As we share with others how God is working to grow and shape and mold us, others will be attracted to desire to have that same dynamic relationship with God for themselves and we can become more effective witnesses for God. A true witness is really testifying that God indeed can do what He says He will do in the lives and hearts of sinners who come to Him. We can bear witness to the transforming power of His grace to heal our pain, to resolve deep triggers from our past, to bring full healing to deep emotional wounds that keep us ineffective and hobbled in our relationships. As people see the effective work of God over time transforming our hearts and lives into exhibitions of greater beauty and godliness, then the works of God that He is using in our lives may become springboards for the Spirit to use to draw other people into a similar intimacy with Jesus.

I really have no desire whatsoever to be a spokesman for God to convey messages of rebuke or correction for others. If He ever does ask me to do so I will need to be sure to have any similar issues completely resolved in my own heart before I should attempt to speak for Him in that way. But to share the thoughts and insights that He is daily revealing to me in various ways and times is a privilege that I hope can be used to benefit others whom God may lead to observe my experience when the time is right in their life.

But I want to be very careful to not try to attach God's “label” to my plans and then assert that they are the will of God for others around me. I am trying to cultivate a spirit of open listening for His thoughts in which I rest in the presence of God in quietness or in meditation on His Word while suspending as many of my own preconceptions as possible. I can then feel safe within that protected environment to release even my beliefs on key issues, doctrines and definitions so that if need be the Spirit can bring me new insights that are more in line with the realities of heaven. As I have tried to do this more over the past few years I have found that indeed God's Spirit does come to alter some of my beliefs and assumptions, change what I think are the plans of God and readjust my understanding of the bigger picture and how I fit into it.

I believe that there is a great need for many to be taught how to think more carefully, to teach them in practical ways how to really listen for God's voice in their spirit and soul and to help people learn how to have their faith really grow and take deep root in their heart linked with the Word of God. I am amazed at how few people I meet have any real perception of God in their lives or even know much at all about the Scriptures. Religion to most people is a rather nebulous concept that they leave up to the supposed experts who will predigest it for them and hand it to them each weekend. What an extremely high risk way to prepare for eternity!
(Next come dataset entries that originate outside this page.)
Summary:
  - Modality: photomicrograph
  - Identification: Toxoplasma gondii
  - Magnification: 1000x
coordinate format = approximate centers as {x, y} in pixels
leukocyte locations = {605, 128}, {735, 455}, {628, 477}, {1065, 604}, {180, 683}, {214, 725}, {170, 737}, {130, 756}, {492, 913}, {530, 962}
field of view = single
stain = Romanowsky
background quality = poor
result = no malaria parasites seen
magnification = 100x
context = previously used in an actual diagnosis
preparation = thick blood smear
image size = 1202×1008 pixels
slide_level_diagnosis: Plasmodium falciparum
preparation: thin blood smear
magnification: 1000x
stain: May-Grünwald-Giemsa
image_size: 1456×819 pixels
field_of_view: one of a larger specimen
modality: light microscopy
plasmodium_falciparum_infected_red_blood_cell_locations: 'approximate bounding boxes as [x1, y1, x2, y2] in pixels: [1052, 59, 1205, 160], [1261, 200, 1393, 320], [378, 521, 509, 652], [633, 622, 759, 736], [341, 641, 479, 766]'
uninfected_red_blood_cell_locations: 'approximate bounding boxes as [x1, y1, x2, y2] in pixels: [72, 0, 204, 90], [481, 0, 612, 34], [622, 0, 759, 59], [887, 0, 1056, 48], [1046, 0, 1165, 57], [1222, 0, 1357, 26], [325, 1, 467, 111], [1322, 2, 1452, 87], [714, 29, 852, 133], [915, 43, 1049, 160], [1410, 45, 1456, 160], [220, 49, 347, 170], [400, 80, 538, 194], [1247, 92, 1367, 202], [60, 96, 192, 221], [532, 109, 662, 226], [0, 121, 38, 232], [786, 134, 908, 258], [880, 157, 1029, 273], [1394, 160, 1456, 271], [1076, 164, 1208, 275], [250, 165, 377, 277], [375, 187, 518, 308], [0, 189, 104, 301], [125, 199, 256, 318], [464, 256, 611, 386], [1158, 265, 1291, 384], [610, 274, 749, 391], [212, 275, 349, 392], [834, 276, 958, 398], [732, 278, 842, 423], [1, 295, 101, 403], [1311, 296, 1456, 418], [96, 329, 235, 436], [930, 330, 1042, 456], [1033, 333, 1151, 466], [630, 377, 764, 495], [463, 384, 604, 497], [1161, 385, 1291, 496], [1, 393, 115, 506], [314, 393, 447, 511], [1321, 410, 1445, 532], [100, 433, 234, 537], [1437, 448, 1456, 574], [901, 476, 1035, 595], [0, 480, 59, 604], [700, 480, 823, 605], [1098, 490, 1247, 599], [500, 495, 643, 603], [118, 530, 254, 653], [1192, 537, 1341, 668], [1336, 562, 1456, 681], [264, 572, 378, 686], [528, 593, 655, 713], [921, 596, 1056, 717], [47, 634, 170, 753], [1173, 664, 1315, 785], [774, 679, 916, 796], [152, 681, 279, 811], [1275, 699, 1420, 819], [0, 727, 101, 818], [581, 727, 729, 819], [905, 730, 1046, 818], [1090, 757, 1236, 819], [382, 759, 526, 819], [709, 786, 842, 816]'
The Bible tells us that if anyone comes claiming to be spokesman for God that the most important thing we must do is to test their spirit. But to be able to do this properly our own spirit must be aware of the true perspective of God's Spirit and the way He thinks and relates to us. God has given us His Word to act as a most important objective “virus check library” so to speak, as the most important asset we can use to verify the authenticity of anyone claiming to speak for God. If their spirit is in harmony and synchronized with the Spirit of Jesus then we can move on to the next step which is observing the results of their words. God's Spirit will always be in agreement with God's ways and everyone who is truly led by the Spirit of God will resonate with all others who are of the same Spirit.

Let us allow God to be the one who orchestrates the plans to be carried out in His name. And let us allow God to chose who He will use to implement those plans without our meddling in His affairs. If we will humble ourselves and acquaint ourselves with His ways, be filled with His disposition and reflect His character by focusing our affections on Him, then He will be able to use us far more effectively in carrying out His great works among both the lost and the saints. Let us allow God to be God.